• _Exercises_
- A) Summarize the excerpt below on checking the price variable in two sentences.
- B) Reproduce the part of the excerpt below on checking the price variable that opens with the words containing "filter(dat, is.na(price))" and closes with "variable. Good news!", switching "price" to "sale_price" throughout.

First, let’s see if there are any missing variables:

filter(dat, is.na(price))

## # A tibble: 0 x 21
## # ... with 21 variables: id <dbl>, date <chr>, price <dbl>, bedrooms <dbl>,
## #   bathrooms <dbl>, sqft_living <dbl>, sqft_lot <dbl>, floors <dbl>,
## #   waterfront <dbl>, view <dbl>, condition <dbl>, grade <dbl>,
## #   sqft_above <dbl>, sqft_basement <chr>, yr_built <dbl>, yr_renovated <dbl>,
## #   zipcode <dbl>, lat <dbl>, long <dbl>, sqft_living15 <dbl>, sqft_lot15 <dbl>

What the code above does is filters our dataset “dat”, such that it only shows rows where the “price” variable is NA. Fortunately this returns no results, meaning there are no missing values of our price variable. Good news!

One potential issue with our price variable, however, is that if we were to look for predictors of this variable in its current, unadjusted form, we’d be investigating an additive, rather than a multiplicative, relationship. That is to say, any added value in price would have the same weight across the entire distribution of houses.

As a practical example of what this means, the difference between a $200,000 house and $220,000 would be the same as the difference between a $2,000,000 house and a $2,020,000 house because both have differences of $20,000. Instead, we may be more interested in the multiplicative relationship. That is, we may be more interested in a percentage increase in a home price, such that the difference between a $200,000 house and $220,000 is akin to the difference between a $2,000,000 house and a $2,200,000 house (the latter being 10% more expensive than the former in both cases).

• _Provided information_

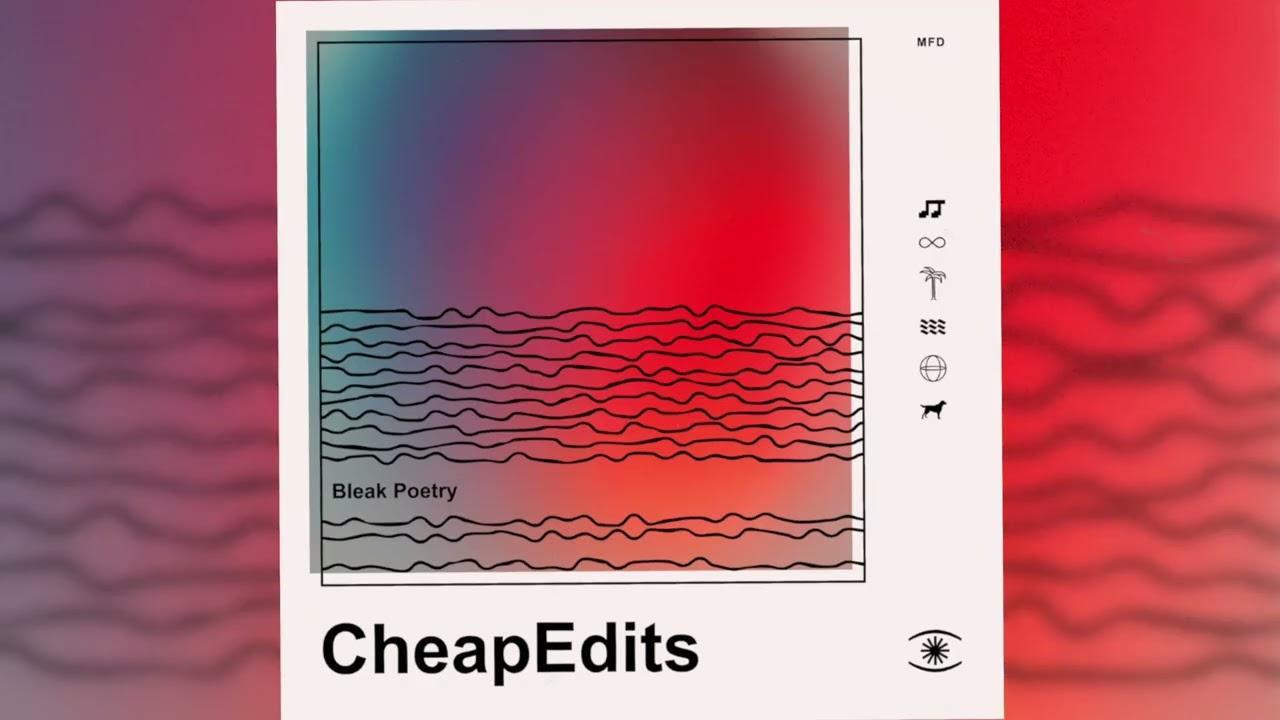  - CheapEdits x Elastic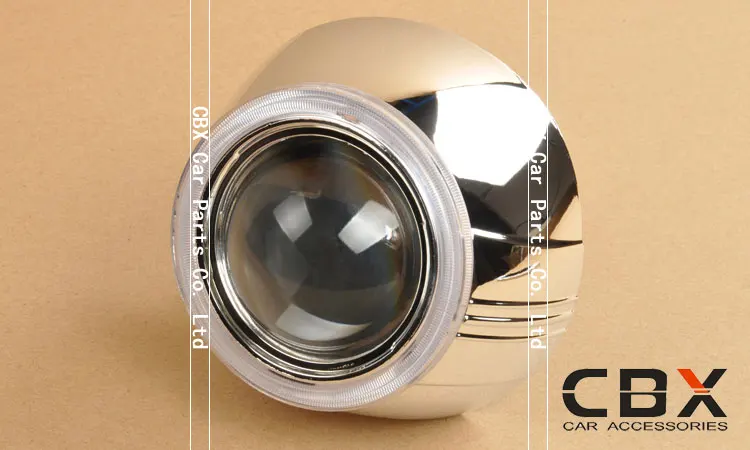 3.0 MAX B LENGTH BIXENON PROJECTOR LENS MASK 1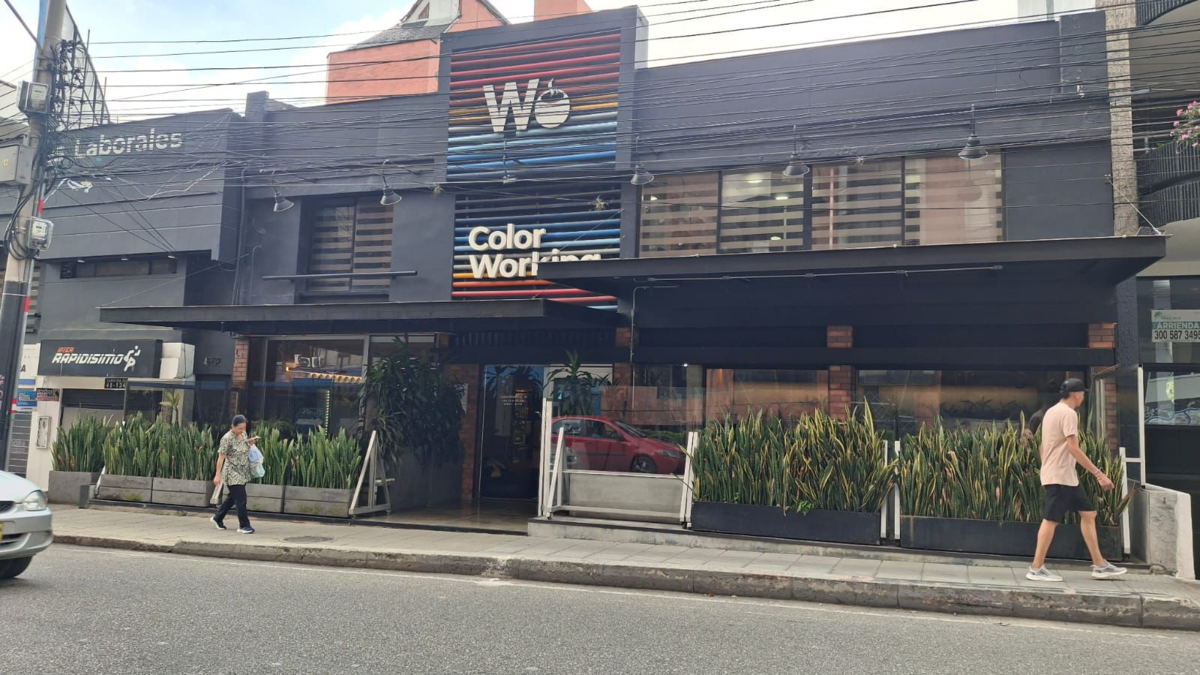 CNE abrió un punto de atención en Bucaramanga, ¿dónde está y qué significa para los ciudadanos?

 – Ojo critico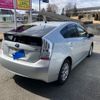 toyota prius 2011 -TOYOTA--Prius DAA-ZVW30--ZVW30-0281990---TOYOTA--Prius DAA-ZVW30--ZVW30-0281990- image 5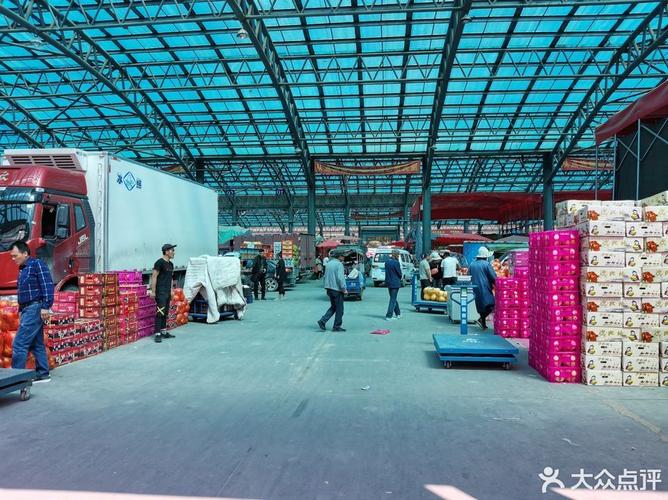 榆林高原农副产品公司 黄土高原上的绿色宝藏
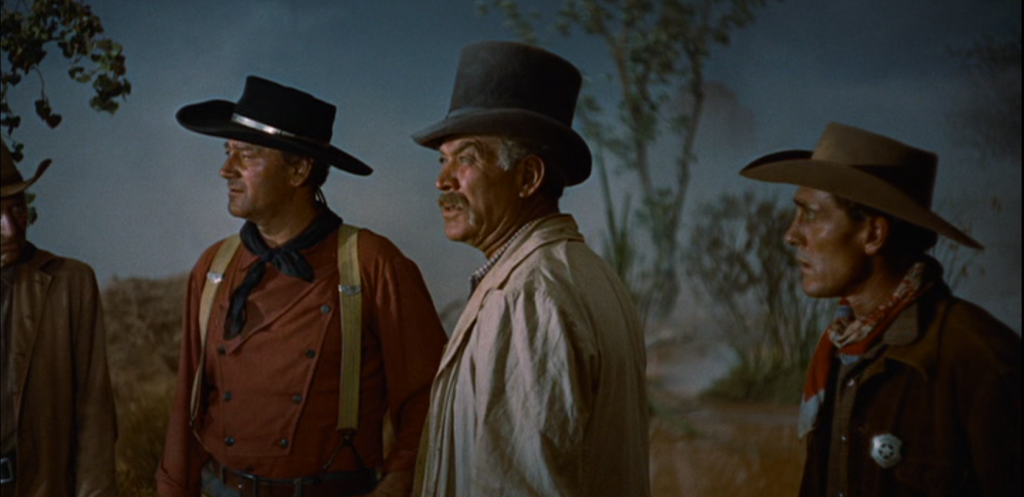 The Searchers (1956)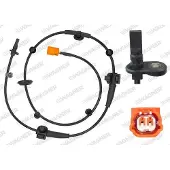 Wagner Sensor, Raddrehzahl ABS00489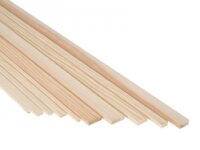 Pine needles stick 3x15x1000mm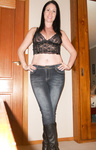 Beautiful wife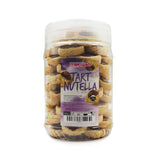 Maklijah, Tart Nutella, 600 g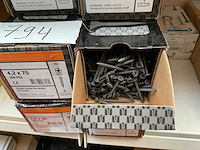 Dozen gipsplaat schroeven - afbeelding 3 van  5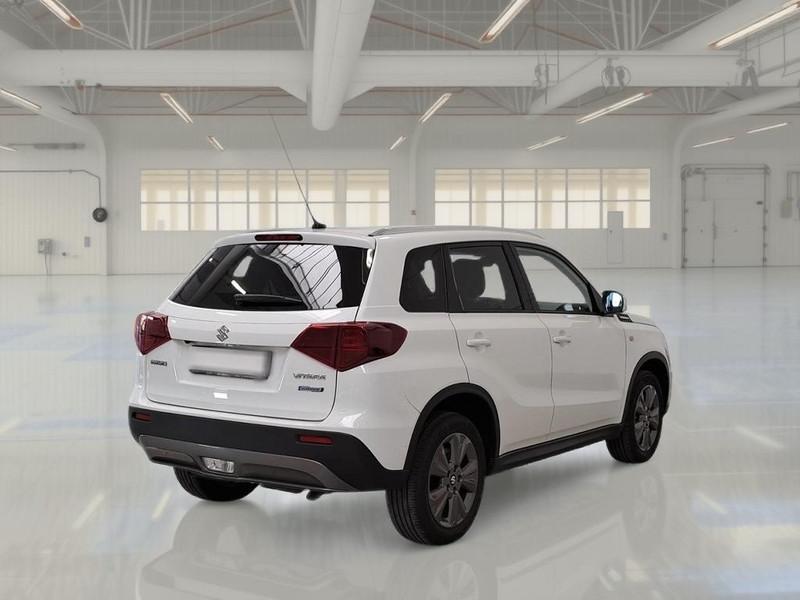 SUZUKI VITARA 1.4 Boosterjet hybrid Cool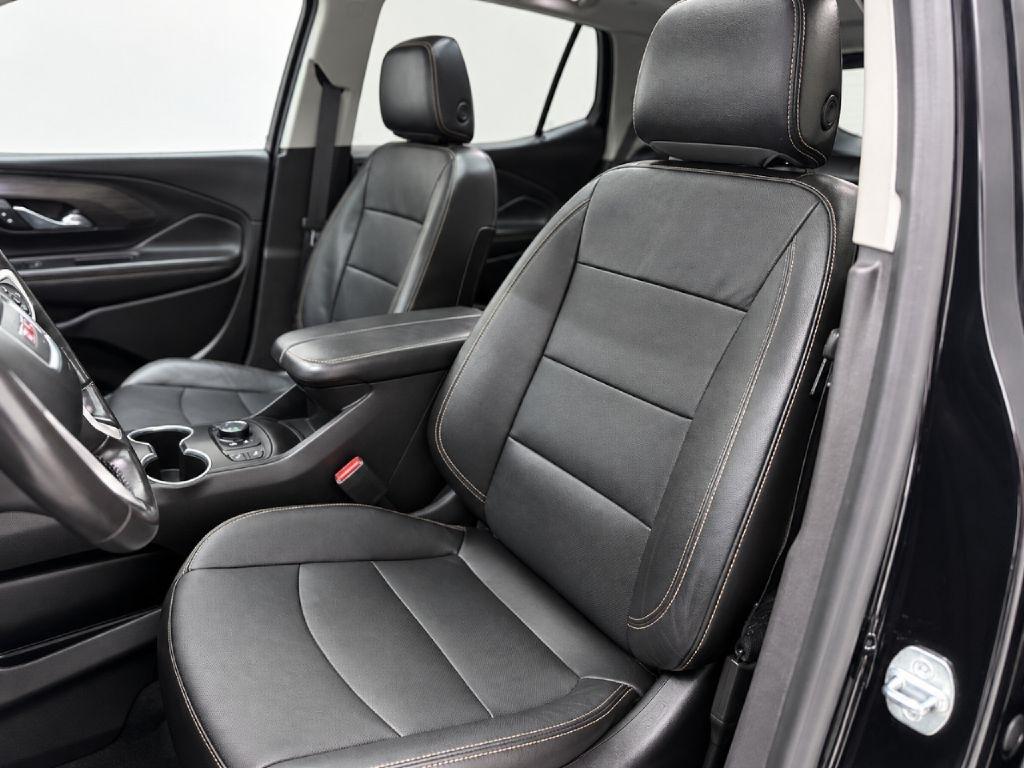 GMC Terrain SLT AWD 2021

• _Per-task answers_
- A) The code filters the dataset "dat" to rows where "price" is NA and returns no results, so there are no missing price values. Using price in its unadjusted form would mean investigating an additive relationship in which any added value carries the same weight across all houses, whereas a multiplicative relationship based on percentage increases may be of more interest.

- B)
filter(dat, is.na(sale_price))

## # A tibble: 0 x 21
## # ... with 21 variables: id <dbl>, date <chr>, sale_price <dbl>, bedrooms <dbl>,
## #   bathrooms <dbl>, sqft_living <dbl>, sqft_lot <dbl>, floors <dbl>,
## #   waterfront <dbl>, view <dbl>, condition <dbl>, grade <dbl>,
## #   sqft_above <dbl>, sqft_basement <chr>, yr_built <dbl>, yr_renovated <dbl>,
## #   zipcode <dbl>, lat <dbl>, long <dbl>, sqft_living15 <dbl>, sqft_lot15 <dbl>

What the code above does is filters our dataset “dat”, such that it only shows rows where the “sale_price” variable is NA. Fortunately this returns no results, meaning there are no missing values of our sale_price variable. Good news!